GESTELLTE AUFGABE A ->
Beantworte anhand des Textauszugs diese Fragen:
(i) Welchen Fehler bekommt Caspair mit der tester()-Methode?
(ii) Wer fragt, ob Tomcat den JDBC-Treiber kennt?
(iii) Was schlägt nocturne vor?
GESTELLTE AUFGABE B ->
Stimmen diese Aussagen mit dem Textauszug überein? Antworte jeweils mit Ja oder Nein und belege es mit einem wörtlichen Zitat.
(i) Mit der main()-Methode tritt derselbe Fehler auf.
(ii) Caspair bestätigt, dass SQL direkt in der JSP funktioniert.
(iii) SlaterB hat am 23. März 2012 geantwortet.
GESTELLTE AUFGABE C ->
Gib aus dem Textauszug alles von „Das Class-File MeineBeans“ bis hinunter zu „Danke Euch.“ unverändert wieder.

TEXTAUSZUG ->
--------------------------------

Konkret: Mittels der main() Methode klappe es, mittels der tester() Methode bekomme ich den folgenden Fehler: java.lang.ClassNotFoundException: com.mysql.jdbc.Driver. Natürlich ist das Verhalten dasselbe, wenn ich nicht über testClass sondern direkt vom jsp MeineBean ansteuere.


Das Class-File MeineBeans liegt ordnungsgemäss im Verzeichnis des Tomcat, das Ausführen von Zahlen grösser 9 klappt ja auch.

Kann mir jemand helfen? :rtfm:

Danke Euch.

Viele Grüse
Caspair


----------



## SlaterB (22. Mrz 2012)

kennt Tomcat den JDBC-Treiber? ist der dort bei den Libs abgelegt oder ähnlich?


----------



## Caspair (22. Mrz 2012)

Vielen Dank auch, das war es. Manchmal sieht man vor lauter Wald die Bäume nicht mehr...

Viele Grüsse
Caspair


----------



## nocturne (23. Mrz 2012)

Wenn du willst kannst du auch SQL direkt in deine JSP schreiben.


----------



## Caspair (23. Mrz 2012)

Das weiss ich, das funktioniert auch. Mir geht es aber eben genau um die Entkoppelung der verschiedenen Tiers 
Dennoch vielen Dank für den Hinweis


----------

--------------------------------

[Im Datensatz enthaltene Einträge]
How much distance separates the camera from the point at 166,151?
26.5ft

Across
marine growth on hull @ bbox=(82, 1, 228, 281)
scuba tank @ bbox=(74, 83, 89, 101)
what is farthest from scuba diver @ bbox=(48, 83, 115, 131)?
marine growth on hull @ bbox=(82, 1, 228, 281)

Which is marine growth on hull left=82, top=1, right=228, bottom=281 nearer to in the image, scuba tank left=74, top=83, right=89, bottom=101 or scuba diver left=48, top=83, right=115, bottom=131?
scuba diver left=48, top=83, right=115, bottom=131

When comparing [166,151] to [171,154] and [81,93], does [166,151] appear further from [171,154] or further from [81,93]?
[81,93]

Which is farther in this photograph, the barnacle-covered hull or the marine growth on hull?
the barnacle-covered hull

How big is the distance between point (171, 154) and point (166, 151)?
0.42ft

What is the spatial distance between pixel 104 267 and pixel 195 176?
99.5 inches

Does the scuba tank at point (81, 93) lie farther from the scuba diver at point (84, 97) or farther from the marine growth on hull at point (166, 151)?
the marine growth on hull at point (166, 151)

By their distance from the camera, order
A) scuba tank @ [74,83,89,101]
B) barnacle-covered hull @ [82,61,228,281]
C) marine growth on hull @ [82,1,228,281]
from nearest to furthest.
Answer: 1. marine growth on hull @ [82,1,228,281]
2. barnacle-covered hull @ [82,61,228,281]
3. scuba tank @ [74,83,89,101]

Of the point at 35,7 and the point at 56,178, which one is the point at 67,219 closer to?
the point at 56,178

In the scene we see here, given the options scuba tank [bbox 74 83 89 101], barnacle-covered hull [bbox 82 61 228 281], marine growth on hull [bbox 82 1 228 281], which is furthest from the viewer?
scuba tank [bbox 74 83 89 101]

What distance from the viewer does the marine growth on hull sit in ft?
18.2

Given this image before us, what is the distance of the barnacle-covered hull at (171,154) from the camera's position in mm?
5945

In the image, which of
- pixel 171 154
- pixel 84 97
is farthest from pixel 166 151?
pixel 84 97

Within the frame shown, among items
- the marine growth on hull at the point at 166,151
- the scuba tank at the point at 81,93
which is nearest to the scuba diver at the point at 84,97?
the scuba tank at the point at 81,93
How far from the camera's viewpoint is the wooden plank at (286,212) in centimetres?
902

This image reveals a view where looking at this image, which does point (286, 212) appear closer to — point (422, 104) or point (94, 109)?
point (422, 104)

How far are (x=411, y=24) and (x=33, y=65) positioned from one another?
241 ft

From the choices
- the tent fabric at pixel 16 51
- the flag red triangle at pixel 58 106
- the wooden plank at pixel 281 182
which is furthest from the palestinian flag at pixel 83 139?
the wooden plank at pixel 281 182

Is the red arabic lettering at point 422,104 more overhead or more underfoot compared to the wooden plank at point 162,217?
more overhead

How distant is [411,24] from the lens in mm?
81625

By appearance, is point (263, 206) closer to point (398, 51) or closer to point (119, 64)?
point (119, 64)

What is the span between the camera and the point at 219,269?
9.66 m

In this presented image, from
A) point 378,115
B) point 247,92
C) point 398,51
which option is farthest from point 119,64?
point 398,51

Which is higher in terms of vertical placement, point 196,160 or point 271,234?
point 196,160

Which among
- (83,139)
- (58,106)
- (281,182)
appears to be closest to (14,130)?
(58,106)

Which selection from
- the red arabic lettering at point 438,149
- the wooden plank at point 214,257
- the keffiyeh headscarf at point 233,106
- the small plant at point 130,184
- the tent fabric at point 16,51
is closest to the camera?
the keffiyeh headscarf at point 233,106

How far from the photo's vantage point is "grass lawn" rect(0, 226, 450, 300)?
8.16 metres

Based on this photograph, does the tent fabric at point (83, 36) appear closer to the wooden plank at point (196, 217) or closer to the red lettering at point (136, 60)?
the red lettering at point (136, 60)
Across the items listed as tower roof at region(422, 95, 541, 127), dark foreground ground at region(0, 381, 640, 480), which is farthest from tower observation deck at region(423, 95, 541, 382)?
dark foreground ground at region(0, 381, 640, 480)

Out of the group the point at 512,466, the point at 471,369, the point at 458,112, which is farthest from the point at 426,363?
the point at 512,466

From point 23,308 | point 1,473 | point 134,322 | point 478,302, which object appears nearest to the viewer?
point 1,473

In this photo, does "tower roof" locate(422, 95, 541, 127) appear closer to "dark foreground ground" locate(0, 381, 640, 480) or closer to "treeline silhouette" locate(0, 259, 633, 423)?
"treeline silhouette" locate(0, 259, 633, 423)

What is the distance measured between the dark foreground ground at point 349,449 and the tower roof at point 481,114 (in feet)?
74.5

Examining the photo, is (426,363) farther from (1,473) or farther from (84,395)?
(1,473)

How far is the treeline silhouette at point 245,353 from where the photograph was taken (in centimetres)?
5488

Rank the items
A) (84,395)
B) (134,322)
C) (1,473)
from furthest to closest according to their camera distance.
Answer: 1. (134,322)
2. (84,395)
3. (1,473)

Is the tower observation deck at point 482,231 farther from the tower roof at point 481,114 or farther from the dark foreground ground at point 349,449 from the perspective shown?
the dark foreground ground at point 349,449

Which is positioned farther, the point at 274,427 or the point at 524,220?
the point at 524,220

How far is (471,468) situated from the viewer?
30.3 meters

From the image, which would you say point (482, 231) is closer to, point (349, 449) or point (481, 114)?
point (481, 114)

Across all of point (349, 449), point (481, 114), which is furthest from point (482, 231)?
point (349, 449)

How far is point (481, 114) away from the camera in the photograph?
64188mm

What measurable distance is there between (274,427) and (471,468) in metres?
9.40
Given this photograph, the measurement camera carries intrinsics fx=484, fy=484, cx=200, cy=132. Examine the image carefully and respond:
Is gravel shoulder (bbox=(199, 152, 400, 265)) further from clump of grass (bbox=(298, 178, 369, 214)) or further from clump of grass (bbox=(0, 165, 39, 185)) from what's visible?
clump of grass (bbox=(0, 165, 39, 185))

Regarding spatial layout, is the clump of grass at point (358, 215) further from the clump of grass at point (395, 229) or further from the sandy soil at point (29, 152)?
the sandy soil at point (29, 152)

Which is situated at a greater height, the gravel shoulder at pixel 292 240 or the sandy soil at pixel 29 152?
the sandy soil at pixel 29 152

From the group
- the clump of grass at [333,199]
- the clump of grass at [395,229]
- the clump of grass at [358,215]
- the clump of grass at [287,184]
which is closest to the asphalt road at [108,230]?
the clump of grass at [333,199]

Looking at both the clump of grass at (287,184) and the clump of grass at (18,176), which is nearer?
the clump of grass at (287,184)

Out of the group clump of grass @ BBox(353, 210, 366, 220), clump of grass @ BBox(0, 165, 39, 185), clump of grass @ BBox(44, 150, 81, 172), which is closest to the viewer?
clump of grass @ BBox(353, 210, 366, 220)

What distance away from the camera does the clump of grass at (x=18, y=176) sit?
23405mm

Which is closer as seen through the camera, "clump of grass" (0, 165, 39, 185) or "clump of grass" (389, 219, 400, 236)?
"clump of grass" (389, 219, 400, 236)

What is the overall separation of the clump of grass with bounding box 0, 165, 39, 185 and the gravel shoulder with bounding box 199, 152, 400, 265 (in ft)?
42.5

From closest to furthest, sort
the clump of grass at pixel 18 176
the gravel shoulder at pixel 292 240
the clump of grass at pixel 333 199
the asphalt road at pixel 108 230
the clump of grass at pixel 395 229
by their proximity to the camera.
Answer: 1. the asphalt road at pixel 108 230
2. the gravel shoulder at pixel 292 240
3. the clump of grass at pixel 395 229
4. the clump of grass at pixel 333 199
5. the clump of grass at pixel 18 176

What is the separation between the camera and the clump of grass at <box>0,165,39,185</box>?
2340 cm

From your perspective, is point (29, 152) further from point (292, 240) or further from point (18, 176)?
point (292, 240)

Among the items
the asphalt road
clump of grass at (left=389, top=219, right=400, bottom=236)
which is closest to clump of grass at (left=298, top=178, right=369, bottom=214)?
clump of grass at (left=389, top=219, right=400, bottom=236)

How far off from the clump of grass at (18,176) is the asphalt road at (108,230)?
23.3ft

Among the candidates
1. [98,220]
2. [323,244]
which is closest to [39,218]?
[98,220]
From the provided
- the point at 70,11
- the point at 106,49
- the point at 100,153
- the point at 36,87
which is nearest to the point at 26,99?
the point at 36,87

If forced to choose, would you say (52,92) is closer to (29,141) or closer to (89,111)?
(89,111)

--------------------------------

LÖSUNG A ->
(i) java.lang.ClassNotFoundException: com.mysql.jdbc.Driver
(ii) SlaterB
(iii) SQL direkt in die JSP zu schreiben

LÖSUNG B ->
(i) Nein: „Mittels der main() Methode klappe es“
(ii) Ja: „Das weiss ich, das funktioniert auch.“
(iii) Nein: „SlaterB (22. Mrz 2012)“

LÖSUNG C ->
Das Class-File MeineBeans liegt ordnungsgemäss im Verzeichnis des Tomcat, das Ausführen von Zahlen grösser 9 klappt ja auch.

Kann mir jemand helfen? :rtfm:

Danke Euch.